START DATASET EXTRACT
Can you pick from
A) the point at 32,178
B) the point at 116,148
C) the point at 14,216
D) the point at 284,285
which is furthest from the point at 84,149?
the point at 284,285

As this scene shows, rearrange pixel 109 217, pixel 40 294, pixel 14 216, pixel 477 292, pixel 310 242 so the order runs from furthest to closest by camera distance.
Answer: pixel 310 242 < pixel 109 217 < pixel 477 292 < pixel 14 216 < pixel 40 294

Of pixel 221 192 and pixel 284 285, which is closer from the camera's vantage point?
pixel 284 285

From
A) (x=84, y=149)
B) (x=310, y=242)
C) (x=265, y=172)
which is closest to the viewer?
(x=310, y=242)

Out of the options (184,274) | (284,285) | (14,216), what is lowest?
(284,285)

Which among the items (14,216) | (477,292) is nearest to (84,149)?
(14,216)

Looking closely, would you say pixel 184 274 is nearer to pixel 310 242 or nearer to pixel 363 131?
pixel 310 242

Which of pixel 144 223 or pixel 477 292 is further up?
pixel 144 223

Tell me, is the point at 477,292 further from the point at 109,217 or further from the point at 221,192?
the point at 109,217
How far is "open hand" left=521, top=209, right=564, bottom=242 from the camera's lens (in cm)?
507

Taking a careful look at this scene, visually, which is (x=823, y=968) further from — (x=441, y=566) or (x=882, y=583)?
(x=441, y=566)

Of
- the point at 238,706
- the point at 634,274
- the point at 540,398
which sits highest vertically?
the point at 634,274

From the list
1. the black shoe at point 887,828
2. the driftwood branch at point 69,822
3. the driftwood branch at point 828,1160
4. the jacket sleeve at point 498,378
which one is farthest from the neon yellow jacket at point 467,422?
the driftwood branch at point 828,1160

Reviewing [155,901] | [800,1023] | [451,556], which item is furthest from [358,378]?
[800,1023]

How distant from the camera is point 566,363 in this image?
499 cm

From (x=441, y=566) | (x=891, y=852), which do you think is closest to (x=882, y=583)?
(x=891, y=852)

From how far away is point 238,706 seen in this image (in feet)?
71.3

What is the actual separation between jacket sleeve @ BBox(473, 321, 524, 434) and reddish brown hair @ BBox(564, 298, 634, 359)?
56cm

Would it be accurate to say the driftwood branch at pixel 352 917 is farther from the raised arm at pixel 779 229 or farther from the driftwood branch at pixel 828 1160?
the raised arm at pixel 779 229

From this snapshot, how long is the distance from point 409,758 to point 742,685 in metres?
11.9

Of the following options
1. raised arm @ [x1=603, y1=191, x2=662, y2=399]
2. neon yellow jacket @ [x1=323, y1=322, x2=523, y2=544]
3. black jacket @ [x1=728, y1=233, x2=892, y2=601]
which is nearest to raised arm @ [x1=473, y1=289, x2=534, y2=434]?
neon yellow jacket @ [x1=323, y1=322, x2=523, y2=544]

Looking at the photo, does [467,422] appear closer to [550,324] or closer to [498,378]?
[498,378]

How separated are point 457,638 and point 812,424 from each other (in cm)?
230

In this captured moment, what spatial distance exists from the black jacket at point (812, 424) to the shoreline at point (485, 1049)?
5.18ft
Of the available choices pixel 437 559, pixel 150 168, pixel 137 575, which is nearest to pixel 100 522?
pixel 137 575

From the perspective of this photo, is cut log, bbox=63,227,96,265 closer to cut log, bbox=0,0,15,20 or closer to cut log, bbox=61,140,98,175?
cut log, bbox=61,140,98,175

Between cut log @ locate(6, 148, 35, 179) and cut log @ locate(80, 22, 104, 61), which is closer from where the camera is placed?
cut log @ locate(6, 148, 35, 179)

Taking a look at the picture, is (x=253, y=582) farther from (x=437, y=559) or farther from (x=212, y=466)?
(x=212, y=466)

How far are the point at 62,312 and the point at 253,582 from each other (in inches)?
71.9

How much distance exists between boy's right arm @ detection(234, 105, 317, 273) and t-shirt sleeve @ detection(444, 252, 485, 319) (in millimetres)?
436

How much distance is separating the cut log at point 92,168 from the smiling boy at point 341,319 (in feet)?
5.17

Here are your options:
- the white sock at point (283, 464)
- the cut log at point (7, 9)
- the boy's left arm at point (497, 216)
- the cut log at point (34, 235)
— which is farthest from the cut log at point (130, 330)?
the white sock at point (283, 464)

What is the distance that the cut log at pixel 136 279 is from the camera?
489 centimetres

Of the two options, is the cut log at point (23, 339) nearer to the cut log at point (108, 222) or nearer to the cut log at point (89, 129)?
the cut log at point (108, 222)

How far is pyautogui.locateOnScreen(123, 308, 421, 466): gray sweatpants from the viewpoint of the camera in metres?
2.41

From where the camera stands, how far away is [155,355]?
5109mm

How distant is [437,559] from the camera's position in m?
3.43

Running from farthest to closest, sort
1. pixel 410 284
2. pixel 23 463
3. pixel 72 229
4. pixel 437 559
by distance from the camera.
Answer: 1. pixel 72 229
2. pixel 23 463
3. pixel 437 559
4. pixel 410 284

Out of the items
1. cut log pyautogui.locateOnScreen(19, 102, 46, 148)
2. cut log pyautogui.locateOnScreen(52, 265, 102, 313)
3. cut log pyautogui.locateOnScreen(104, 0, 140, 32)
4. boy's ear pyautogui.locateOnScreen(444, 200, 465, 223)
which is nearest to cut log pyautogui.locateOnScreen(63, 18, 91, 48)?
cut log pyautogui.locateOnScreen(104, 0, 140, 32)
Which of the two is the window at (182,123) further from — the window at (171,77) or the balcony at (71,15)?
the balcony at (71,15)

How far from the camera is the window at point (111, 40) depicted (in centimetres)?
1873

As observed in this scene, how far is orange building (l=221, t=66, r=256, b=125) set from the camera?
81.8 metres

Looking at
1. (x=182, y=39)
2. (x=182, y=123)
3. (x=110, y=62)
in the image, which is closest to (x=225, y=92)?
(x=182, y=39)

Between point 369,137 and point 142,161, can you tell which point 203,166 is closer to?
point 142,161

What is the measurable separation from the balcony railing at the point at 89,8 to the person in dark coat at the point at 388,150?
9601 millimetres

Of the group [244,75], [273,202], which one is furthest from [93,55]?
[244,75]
END DATASET EXTRACT
[GIVEN EXERCISE]
Your task is to repeat every line exactly.

[SOLUTION TO THE EXERCISE]
Can you pick from
A) the point at 32,178
B) the point at 116,148
C) the point at 14,216
D) the point at 284,285
which is furthest from the point at 84,149?
the point at 284,285

As this scene shows, rearrange pixel 109 217, pixel 40 294, pixel 14 216, pixel 477 292, pixel 310 242 so the order runs from furthest to closest by camera distance.
Answer: pixel 310 242 < pixel 109 217 < pixel 477 292 < pixel 14 216 < pixel 40 294

Of pixel 221 192 and pixel 284 285, which is closer from the camera's vantage point?
pixel 284 285

From
A) (x=84, y=149)
B) (x=310, y=242)
C) (x=265, y=172)
which is closest to the viewer?
(x=310, y=242)

Out of the options (184,274) | (284,285) | (14,216), what is lowest?
(284,285)

Which among the items (14,216) | (477,292) is nearest to (84,149)?
(14,216)

Looking closely, would you say pixel 184 274 is nearer to pixel 310 242 or nearer to pixel 363 131?
pixel 310 242

Which of pixel 144 223 or pixel 477 292 is further up?
pixel 144 223

Tell me, is the point at 477,292 further from the point at 109,217 or further from the point at 221,192?
the point at 109,217
How far is "open hand" left=521, top=209, right=564, bottom=242 from the camera's lens (in cm)?
507

Taking a careful look at this scene, visually, which is (x=823, y=968) further from — (x=441, y=566) or (x=882, y=583)?
(x=441, y=566)

Of
- the point at 238,706
- the point at 634,274
- the point at 540,398
which sits highest vertically?
the point at 634,274

From the list
1. the black shoe at point 887,828
2. the driftwood branch at point 69,822
3. the driftwood branch at point 828,1160
4. the jacket sleeve at point 498,378
which one is farthest from the neon yellow jacket at point 467,422?
the driftwood branch at point 828,1160

Reviewing [155,901] | [800,1023] | [451,556], which item is furthest from [358,378]?
[800,1023]

How distant from the camera is point 566,363 in this image?
499 cm

From (x=441, y=566) | (x=891, y=852), which do you think is closest to (x=882, y=583)?
(x=891, y=852)

From how far away is point 238,706 seen in this image (in feet)?
71.3

What is the actual separation between jacket sleeve @ BBox(473, 321, 524, 434) and reddish brown hair @ BBox(564, 298, 634, 359)?
56cm

Would it be accurate to say the driftwood branch at pixel 352 917 is farther from the raised arm at pixel 779 229 or farther from the driftwood branch at pixel 828 1160?
the raised arm at pixel 779 229

From this snapshot, how long is the distance from point 409,758 to point 742,685 in metres?
11.9

Of the following options
1. raised arm @ [x1=603, y1=191, x2=662, y2=399]
2. neon yellow jacket @ [x1=323, y1=322, x2=523, y2=544]
3. black jacket @ [x1=728, y1=233, x2=892, y2=601]
which is nearest to raised arm @ [x1=473, y1=289, x2=534, y2=434]?
neon yellow jacket @ [x1=323, y1=322, x2=523, y2=544]

Looking at the photo, does [467,422] appear closer to [550,324] or closer to [498,378]?
[498,378]

How separated are point 457,638 and point 812,424 from each other (in cm)?
230

In this captured moment, what spatial distance exists from the black jacket at point (812, 424) to the shoreline at point (485, 1049)?
5.18ft
Of the available choices pixel 437 559, pixel 150 168, pixel 137 575, which is nearest to pixel 100 522?
pixel 137 575

From the perspective of this photo, is cut log, bbox=63,227,96,265 closer to cut log, bbox=0,0,15,20 or closer to cut log, bbox=61,140,98,175?
cut log, bbox=61,140,98,175

Between cut log @ locate(6, 148, 35, 179) and cut log @ locate(80, 22, 104, 61), which is closer from where the camera is placed?
cut log @ locate(6, 148, 35, 179)

Taking a look at the picture, is (x=253, y=582) farther from (x=437, y=559) or farther from (x=212, y=466)?
(x=212, y=466)

How far are the point at 62,312 and the point at 253,582 from each other (in inches)?
71.9

How much distance exists between boy's right arm @ detection(234, 105, 317, 273) and t-shirt sleeve @ detection(444, 252, 485, 319) (in millimetres)?
436

How much distance is separating the cut log at point 92,168 from the smiling boy at point 341,319 (in feet)?
5.17

Here are your options:
- the white sock at point (283, 464)
- the cut log at point (7, 9)
- the boy's left arm at point (497, 216)
- the cut log at point (34, 235)
— which is farthest from the cut log at point (130, 330)?
the white sock at point (283, 464)

What is the distance that the cut log at pixel 136 279 is from the camera?
489 centimetres

Of the two options, is the cut log at point (23, 339) nearer to the cut log at point (108, 222) or nearer to the cut log at point (89, 129)?
the cut log at point (108, 222)

How far is pyautogui.locateOnScreen(123, 308, 421, 466): gray sweatpants from the viewpoint of the camera in metres?
2.41

From where the camera stands, how far away is [155,355]?
5109mm

How distant is [437,559] from the camera's position in m?
3.43

Running from farthest to closest, sort
1. pixel 410 284
2. pixel 23 463
3. pixel 72 229
4. pixel 437 559
by distance from the camera.
Answer: 1. pixel 72 229
2. pixel 23 463
3. pixel 437 559
4. pixel 410 284

Out of the items
1. cut log pyautogui.locateOnScreen(19, 102, 46, 148)
2. cut log pyautogui.locateOnScreen(52, 265, 102, 313)
3. cut log pyautogui.locateOnScreen(104, 0, 140, 32)
4. boy's ear pyautogui.locateOnScreen(444, 200, 465, 223)
which is nearest to cut log pyautogui.locateOnScreen(63, 18, 91, 48)?
cut log pyautogui.locateOnScreen(104, 0, 140, 32)
Which of the two is the window at (182,123) further from — the window at (171,77) or the balcony at (71,15)?
the balcony at (71,15)

How far from the camera is the window at point (111, 40) depicted (in centimetres)?
1873

As observed in this scene, how far is orange building (l=221, t=66, r=256, b=125) set from the camera?
81.8 metres

Looking at
1. (x=182, y=39)
2. (x=182, y=123)
3. (x=110, y=62)
in the image, which is closest to (x=225, y=92)?
(x=182, y=39)

Between point 369,137 and point 142,161, can you tell which point 203,166 is closer to?
point 142,161

What is the measurable separation from the balcony railing at the point at 89,8 to the person in dark coat at the point at 388,150?
9601 millimetres

Of the group [244,75], [273,202], which one is furthest from [93,55]?
[244,75]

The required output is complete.